The other view, particularly in Sweden, Japan and USA, is that washing eggs reduces the presence of contaminants on the shell picked up during the egg production process and minimized in that way also the risk of horizontally-transmitted contamination of the yolk by S.E. (Mauldin and Buhr 1993, ICMSF 1998, Hutchison et al. 2003, 2004). However, the contribution of washing in improving the reduction of Salmonella risk remains unclear and is largely unproven by published data (Hutchison et al. 2003).

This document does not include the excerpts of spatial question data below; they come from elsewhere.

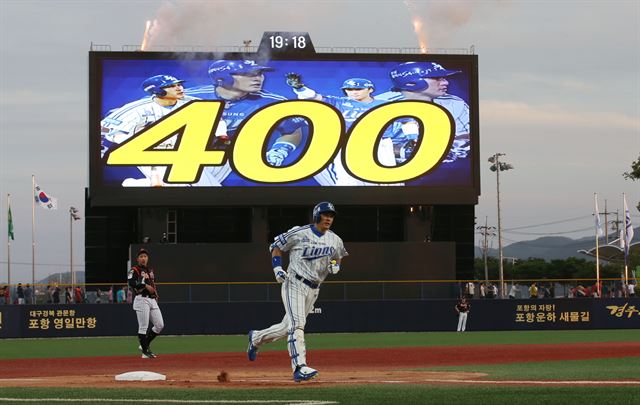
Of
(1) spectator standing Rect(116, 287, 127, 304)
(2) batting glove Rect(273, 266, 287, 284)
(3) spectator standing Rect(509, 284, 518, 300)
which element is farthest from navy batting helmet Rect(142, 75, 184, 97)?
(2) batting glove Rect(273, 266, 287, 284)

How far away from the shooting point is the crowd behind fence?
37.6m

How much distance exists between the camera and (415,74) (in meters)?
38.2

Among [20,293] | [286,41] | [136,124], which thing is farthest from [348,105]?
[20,293]

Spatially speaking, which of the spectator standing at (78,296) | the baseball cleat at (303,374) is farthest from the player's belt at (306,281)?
the spectator standing at (78,296)

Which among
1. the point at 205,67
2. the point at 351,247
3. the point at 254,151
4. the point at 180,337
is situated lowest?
the point at 180,337

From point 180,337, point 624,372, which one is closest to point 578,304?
point 180,337

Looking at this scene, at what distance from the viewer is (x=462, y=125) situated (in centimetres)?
3812

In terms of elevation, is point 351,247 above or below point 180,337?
above

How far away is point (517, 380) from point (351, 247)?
25.3 meters

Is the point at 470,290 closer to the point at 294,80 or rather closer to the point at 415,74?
the point at 415,74

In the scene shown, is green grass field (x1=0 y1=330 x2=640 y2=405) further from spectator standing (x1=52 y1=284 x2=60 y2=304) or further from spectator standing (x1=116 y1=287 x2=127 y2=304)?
spectator standing (x1=52 y1=284 x2=60 y2=304)

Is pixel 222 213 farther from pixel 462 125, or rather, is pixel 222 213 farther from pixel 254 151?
pixel 462 125

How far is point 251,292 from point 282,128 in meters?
5.48

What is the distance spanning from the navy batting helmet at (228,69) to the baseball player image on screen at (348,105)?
115 centimetres
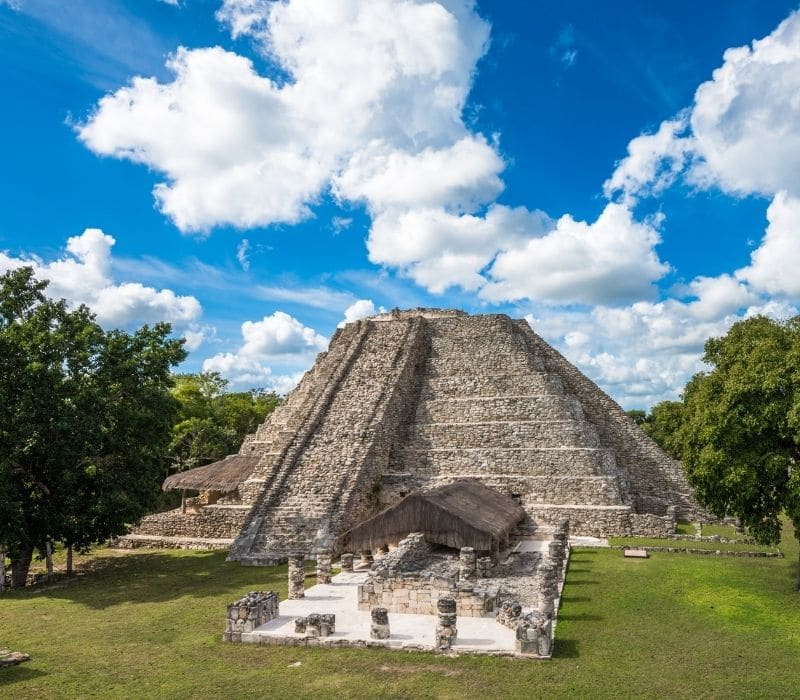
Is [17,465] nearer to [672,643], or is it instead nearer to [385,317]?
[672,643]

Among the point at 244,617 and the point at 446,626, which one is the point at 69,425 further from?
the point at 446,626

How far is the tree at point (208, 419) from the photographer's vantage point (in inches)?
1618

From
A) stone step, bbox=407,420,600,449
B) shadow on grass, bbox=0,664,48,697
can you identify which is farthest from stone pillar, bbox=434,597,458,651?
stone step, bbox=407,420,600,449

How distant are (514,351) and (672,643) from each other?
20807mm

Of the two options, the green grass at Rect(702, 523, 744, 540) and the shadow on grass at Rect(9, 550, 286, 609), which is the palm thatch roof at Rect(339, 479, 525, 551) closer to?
the shadow on grass at Rect(9, 550, 286, 609)

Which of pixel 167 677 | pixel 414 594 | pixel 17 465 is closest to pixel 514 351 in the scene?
pixel 414 594

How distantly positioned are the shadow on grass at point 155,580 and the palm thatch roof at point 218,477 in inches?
188

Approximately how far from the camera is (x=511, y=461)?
2425cm

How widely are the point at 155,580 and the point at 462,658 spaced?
1098cm

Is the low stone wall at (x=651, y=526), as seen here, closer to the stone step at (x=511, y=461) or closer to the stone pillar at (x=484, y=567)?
the stone step at (x=511, y=461)

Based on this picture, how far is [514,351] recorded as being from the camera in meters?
30.7

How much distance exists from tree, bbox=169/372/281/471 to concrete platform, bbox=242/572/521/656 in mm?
25929

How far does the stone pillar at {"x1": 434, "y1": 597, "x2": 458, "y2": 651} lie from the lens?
409 inches

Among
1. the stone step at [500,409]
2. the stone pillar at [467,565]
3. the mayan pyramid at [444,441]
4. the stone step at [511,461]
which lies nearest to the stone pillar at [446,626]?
the stone pillar at [467,565]
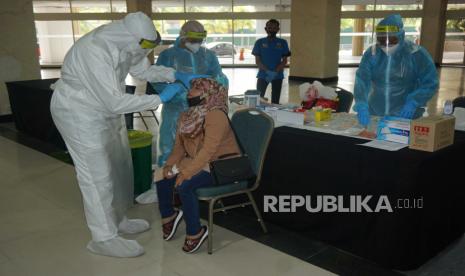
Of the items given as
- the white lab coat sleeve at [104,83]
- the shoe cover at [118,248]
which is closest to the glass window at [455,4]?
the white lab coat sleeve at [104,83]

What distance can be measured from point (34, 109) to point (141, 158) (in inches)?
104

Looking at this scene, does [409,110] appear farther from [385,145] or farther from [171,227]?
[171,227]

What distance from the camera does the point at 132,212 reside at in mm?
3057

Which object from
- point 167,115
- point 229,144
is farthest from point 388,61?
point 167,115

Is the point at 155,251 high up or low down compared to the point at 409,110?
down

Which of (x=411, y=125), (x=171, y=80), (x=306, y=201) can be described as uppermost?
(x=171, y=80)

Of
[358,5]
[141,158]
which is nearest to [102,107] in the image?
[141,158]

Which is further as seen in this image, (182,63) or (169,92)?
(182,63)

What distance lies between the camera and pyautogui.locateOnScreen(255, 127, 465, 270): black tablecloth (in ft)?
6.76

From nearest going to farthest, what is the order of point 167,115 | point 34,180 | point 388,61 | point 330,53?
point 388,61 → point 167,115 → point 34,180 → point 330,53

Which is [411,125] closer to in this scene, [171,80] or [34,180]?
[171,80]

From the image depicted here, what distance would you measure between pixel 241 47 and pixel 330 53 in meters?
5.61

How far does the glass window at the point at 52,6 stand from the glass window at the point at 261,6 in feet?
20.3

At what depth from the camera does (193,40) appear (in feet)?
10.9
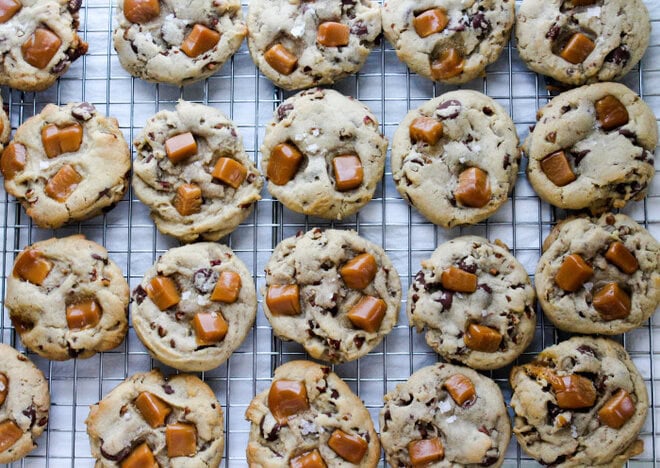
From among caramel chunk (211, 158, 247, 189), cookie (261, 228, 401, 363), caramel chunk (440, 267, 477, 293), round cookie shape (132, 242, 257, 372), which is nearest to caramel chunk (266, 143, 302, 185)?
caramel chunk (211, 158, 247, 189)

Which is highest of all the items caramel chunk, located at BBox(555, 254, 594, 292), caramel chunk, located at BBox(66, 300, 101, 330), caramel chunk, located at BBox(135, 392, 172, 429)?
caramel chunk, located at BBox(555, 254, 594, 292)

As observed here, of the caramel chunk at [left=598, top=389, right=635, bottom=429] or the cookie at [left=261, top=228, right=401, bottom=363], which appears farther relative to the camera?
the cookie at [left=261, top=228, right=401, bottom=363]

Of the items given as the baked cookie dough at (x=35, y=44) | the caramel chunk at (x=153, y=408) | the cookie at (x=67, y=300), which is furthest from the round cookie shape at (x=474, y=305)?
the baked cookie dough at (x=35, y=44)

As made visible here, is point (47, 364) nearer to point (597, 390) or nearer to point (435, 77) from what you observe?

Current egg washing practice forms a part of the egg packaging companies, if possible within 24 h of lay, and can be divided in 4 stages (Hutchison et al. 2003): 1st) pre-washing: wetting with spray of warm water of about 40°C; 2nd) washing: either rubbing with rotating brushes in side-to side motion with 40-50°C hot water or with high pressure jet systems; 3rd) rinsing: clean hot water (up to 60°C) to remove debris and 4th) drying and further treatment (e.g. oiling). In USA it has been estimated that 50% of washed eggs are oiled, which seems not necessary when eggs distributed below 12°C and likely to be consumed quickly (Hutchison et al. 2003).

The washing procedure/practice seems to be crucial for the microbiological quality of washed eggs (Srikaeo and Hourigan 2002, Hutchison et al. 2003). Besides of high temperatures between 41-44°C (Mauldin and Buhr 1993, Australian Egg Industry Association 1998) pH-values about 11 of the washing water are demanded by Catalano and Knabel (1994). Further, the concentration of iron in the washing water should be less than 2 ppm otherwise an increased spoilage can be expected because of saturation of the iron chelating properties of ovotransferrin (Garibaldi and Bayne 1960, 1962).

However, even if eggs are washed by an optimal protocol there are a number of concerns. Potential risks for washed eggs are that all brushes and also high-pressure jet systems have a potential to damage the eggs. A condensation or so-called sweating because of an insufficient drying procedure or caused by movement of eggs in and out of cold stores could implement a faster penetration of bacteria through the shell.

Our extensive microbiological study was conducted to show if washed eggs still ensure the safety of the consumer and / or whether there are any disadvantages regarding the shelf life of the eggs. The answer to this question is essential for their marketing ability and simultaneously of great importance in the process of introducing alternative keeping systems in Europe. Material and methods Up to now 1500 intact hen´s eggs (Hisex White) from a local farm in Saxony (Germany) were examined.

Fresh-laid optically clean and soiled eggs (faecal material, dust, blood, egg content or feathers on the surface) from a cage husbandry were washed for one minute under flowing tap water (without any chemicals or sanitizers) with temperatures from 38 to 42°C using a brush followed by air-drying for about 2-3 minutes to simulate the commercial practice. In one trial hypochlorite-containing water (18-21 ppm) was used and the effect on the cuticle was proved.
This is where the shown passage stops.